Los Ángeles (Agencias).- El uso de fuerza mortal “fue necesario” en el caso del mexicano Antonio Zambrano, quien arrojaba piedras y fue ultimado por policías en Pasco, Seattle, en el estado de Washington, concluyó una investigación de la Fiscalía local.

“No hay evidencias de que los agentes hayan actuado con malicia y no se presentarán cargos contra los tres policías por el incidente ocurrido en febrero pasado”, indicó el fiscal del condado estadunidense de Franklyn, Shawn Sant, en rueda de prensa.

Interrumpido de manera continúa por decenas de personas que protestaron contra el dictamen, Sant explicó que de acuerdo con las pruebas “los oficiales se vieron forzados a usar la fuerza letal cuando intentaban arrestar al individuo”.

“Los oficiales usaron la fuerza legal para prevenir lesiones a ellos mismos y en contra del resto de las personas por lo que se justifican”, explicó.

George Trejo, abogado de la familia de la víctima, declaró estar decepcionado del dictamen, pero no sorprendido.

Señaló que por esa razón se mantendrá en su exigencia de que se lleve a cabo una investigación independiente del incidente, que fue videograbado y visto a nivel nacional e internacional, y que resultó en la muerte de Antonio Zambrano.

De acuerdo con el reporte policial, Zambrano estaba lanzando piedras a personas y autos, y cuando fue enfrentado por los policías corrió sin hacer caso a las órdenes de los agentes del orden.

Después de correr, Zambrano volteó hacia los oficiales, quienes le dispararon en 17 ocasiones.

Tras su muerte, los familiares de Zambrano trasladaron sus restos para sepultarlos en su pueblo natal de La Parotita, en Michoacán.

Uno de los oficiales, Ryan Flanagran renunció a la policía, y tiene otro empleo, mientras que Adam Wright y Adrian Alaniz están fuera de servicio con derecho a sueldo.

La autopsia realizada a Zambrano determinó que se encontraba con altos niveles de metanfetaminas en el momento del incidente.

Entradas del conjunto de datos =
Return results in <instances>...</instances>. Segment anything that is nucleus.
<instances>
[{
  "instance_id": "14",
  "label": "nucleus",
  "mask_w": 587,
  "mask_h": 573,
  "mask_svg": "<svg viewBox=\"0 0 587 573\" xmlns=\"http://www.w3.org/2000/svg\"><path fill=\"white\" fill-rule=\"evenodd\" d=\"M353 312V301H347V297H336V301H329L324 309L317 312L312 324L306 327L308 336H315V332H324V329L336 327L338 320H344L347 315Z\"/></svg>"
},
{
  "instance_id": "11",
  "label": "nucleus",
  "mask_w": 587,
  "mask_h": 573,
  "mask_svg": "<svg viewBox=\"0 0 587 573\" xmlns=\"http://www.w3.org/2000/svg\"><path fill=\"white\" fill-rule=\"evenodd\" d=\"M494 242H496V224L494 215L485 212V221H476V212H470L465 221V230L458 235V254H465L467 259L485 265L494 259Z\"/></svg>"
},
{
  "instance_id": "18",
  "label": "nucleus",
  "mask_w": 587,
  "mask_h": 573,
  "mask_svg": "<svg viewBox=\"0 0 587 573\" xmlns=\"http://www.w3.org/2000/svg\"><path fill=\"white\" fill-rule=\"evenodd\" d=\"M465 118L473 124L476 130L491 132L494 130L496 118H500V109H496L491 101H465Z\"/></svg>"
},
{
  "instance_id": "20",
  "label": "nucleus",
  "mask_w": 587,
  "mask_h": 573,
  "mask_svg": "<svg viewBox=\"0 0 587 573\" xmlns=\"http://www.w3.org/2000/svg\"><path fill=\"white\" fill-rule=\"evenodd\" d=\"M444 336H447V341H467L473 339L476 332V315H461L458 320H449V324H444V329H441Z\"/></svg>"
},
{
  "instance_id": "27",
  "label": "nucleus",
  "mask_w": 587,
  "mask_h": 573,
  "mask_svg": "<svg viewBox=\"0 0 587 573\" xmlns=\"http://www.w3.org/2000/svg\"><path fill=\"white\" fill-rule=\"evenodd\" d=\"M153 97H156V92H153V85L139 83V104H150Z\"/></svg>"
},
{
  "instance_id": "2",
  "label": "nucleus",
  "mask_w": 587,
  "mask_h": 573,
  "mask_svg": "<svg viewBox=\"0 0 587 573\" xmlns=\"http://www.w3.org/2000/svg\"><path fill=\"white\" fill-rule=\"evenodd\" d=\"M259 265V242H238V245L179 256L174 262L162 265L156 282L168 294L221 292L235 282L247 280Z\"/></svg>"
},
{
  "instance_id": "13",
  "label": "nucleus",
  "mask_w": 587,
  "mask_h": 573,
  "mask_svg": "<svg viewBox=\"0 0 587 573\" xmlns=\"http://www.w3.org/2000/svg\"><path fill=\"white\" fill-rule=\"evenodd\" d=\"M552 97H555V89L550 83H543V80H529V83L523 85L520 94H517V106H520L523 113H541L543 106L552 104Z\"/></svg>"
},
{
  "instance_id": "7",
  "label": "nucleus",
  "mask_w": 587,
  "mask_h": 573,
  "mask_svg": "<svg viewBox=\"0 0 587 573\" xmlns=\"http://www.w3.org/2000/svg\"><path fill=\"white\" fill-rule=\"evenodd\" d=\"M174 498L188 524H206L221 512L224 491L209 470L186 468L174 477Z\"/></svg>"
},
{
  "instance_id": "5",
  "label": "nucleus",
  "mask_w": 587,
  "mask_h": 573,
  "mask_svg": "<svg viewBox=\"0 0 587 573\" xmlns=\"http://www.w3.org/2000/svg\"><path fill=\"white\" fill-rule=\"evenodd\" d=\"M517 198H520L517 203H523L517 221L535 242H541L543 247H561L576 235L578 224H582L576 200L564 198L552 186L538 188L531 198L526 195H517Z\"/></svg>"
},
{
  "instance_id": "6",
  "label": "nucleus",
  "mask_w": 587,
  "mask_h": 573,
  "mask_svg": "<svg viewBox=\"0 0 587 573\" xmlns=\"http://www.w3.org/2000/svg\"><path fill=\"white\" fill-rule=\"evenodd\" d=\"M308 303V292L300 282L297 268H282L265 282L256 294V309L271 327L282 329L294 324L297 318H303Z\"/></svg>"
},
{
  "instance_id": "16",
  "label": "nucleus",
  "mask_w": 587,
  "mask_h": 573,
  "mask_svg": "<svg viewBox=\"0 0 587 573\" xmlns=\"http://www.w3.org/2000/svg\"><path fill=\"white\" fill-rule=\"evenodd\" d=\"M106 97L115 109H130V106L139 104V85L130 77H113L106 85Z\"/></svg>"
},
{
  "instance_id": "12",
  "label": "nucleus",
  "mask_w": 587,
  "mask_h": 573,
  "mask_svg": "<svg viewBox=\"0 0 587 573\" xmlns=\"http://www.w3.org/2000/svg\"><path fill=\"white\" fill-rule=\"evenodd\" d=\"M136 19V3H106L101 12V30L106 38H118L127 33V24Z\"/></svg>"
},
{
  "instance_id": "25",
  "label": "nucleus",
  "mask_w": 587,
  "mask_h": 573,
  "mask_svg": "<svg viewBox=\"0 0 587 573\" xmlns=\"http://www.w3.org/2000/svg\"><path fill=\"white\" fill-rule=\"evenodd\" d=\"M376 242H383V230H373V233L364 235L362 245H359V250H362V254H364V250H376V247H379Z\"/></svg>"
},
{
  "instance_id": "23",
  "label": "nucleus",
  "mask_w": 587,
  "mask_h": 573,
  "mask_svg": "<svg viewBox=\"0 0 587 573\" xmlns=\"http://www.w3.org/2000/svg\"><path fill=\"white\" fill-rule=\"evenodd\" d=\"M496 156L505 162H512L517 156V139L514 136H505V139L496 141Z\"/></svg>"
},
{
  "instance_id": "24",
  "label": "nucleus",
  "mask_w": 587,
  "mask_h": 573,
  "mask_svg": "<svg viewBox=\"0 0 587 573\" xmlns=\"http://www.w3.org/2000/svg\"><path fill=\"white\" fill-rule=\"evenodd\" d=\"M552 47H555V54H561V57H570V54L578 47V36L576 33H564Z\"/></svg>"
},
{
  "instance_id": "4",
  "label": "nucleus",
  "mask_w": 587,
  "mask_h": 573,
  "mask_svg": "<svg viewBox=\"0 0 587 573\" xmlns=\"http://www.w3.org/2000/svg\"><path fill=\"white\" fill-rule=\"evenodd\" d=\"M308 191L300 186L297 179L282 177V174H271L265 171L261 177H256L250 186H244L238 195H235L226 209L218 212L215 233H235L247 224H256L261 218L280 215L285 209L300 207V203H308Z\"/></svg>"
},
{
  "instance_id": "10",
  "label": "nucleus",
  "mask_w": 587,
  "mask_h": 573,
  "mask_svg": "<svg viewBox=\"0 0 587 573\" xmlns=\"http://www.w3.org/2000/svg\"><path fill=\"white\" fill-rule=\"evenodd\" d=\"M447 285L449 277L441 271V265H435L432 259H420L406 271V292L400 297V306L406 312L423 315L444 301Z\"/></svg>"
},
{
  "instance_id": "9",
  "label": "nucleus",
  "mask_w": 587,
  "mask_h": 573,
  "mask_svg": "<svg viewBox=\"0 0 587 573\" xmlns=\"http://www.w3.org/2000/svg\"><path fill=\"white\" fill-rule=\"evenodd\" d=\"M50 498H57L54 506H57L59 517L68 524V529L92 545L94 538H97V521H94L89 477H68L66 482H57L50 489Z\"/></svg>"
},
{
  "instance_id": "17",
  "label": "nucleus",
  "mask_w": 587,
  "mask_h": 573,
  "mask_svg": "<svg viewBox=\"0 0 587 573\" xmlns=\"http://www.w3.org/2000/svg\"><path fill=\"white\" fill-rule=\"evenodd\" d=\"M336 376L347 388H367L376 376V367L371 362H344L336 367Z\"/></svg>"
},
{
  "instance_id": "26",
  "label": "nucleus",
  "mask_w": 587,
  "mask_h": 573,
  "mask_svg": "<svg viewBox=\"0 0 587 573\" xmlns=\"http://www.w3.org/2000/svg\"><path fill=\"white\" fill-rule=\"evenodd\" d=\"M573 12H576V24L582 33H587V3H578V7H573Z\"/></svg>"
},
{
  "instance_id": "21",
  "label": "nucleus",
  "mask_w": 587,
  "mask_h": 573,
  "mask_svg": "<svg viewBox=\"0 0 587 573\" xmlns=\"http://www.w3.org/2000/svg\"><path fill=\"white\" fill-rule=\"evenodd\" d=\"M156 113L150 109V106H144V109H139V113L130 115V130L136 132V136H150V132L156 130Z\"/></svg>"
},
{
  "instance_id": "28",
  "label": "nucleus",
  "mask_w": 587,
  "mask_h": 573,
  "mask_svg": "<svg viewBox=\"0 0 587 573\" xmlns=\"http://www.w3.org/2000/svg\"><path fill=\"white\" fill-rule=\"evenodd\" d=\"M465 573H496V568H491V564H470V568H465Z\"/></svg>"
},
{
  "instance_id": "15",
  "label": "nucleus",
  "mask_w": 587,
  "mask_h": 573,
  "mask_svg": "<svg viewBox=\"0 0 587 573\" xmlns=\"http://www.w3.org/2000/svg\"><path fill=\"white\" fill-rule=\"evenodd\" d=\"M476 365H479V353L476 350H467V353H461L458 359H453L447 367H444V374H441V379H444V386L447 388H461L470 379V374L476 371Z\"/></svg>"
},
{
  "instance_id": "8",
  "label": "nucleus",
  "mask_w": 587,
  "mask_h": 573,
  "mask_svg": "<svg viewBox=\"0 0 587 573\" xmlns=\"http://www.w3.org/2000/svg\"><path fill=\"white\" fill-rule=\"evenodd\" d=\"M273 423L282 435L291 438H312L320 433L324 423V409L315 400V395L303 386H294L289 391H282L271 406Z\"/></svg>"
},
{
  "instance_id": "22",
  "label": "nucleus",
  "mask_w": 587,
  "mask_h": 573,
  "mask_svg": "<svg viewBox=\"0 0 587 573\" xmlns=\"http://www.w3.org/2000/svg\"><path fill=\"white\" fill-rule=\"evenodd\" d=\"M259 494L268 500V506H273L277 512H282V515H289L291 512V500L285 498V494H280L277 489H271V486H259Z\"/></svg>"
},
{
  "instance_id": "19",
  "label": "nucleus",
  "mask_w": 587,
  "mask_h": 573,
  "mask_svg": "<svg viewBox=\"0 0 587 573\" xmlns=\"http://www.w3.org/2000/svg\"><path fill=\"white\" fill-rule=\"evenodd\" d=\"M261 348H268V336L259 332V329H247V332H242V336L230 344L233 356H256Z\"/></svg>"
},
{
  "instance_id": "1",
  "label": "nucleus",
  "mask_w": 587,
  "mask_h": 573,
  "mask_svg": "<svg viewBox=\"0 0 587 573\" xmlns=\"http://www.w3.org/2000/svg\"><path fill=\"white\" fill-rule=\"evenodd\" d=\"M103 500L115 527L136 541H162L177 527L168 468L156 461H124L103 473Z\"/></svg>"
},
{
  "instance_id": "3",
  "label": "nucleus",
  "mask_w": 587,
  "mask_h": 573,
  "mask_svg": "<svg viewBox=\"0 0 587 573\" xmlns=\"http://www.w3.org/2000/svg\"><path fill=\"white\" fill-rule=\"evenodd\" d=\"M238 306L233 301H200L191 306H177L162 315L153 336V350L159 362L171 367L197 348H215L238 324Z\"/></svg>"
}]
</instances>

EJERCICIOS PROPUESTOS =
1) Indica si cada afirmación coincide con la noticia sobre Antonio Zambrano. Responde sí o no y cita las palabras exactas de la noticia que lo deciden.
(a) Los policías dispararon contra Zambrano en 17 ocasiones.
(b) La Fiscalía presentará cargos contra los tres policías.
(c) El abogado de la familia dijo estar sorprendido por el dictamen.
2) Copia de la noticia sobre Antonio Zambrano el fragmento que empieza en "Uno de los oficiales, Ryan" y termina en "momento del incidente.".

RESPUESTAS ESPERADAS =
1)
(a) Sí: "quienes le dispararon en 17 ocasiones".
(b) No: "no se presentarán cargos contra los tres policías".
(c) No: "declaró estar decepcionado del dictamen, pero no sorprendido".

2)
Uno de los oficiales, Ryan Flanagran renunció a la policía, y tiene otro empleo, mientras que Adam Wright y Adrian Alaniz están fuera de servicio con derecho a sueldo.

La autopsia realizada a Zambrano determinó que se encontraba con altos niveles de metanfetaminas en el momento del incidente.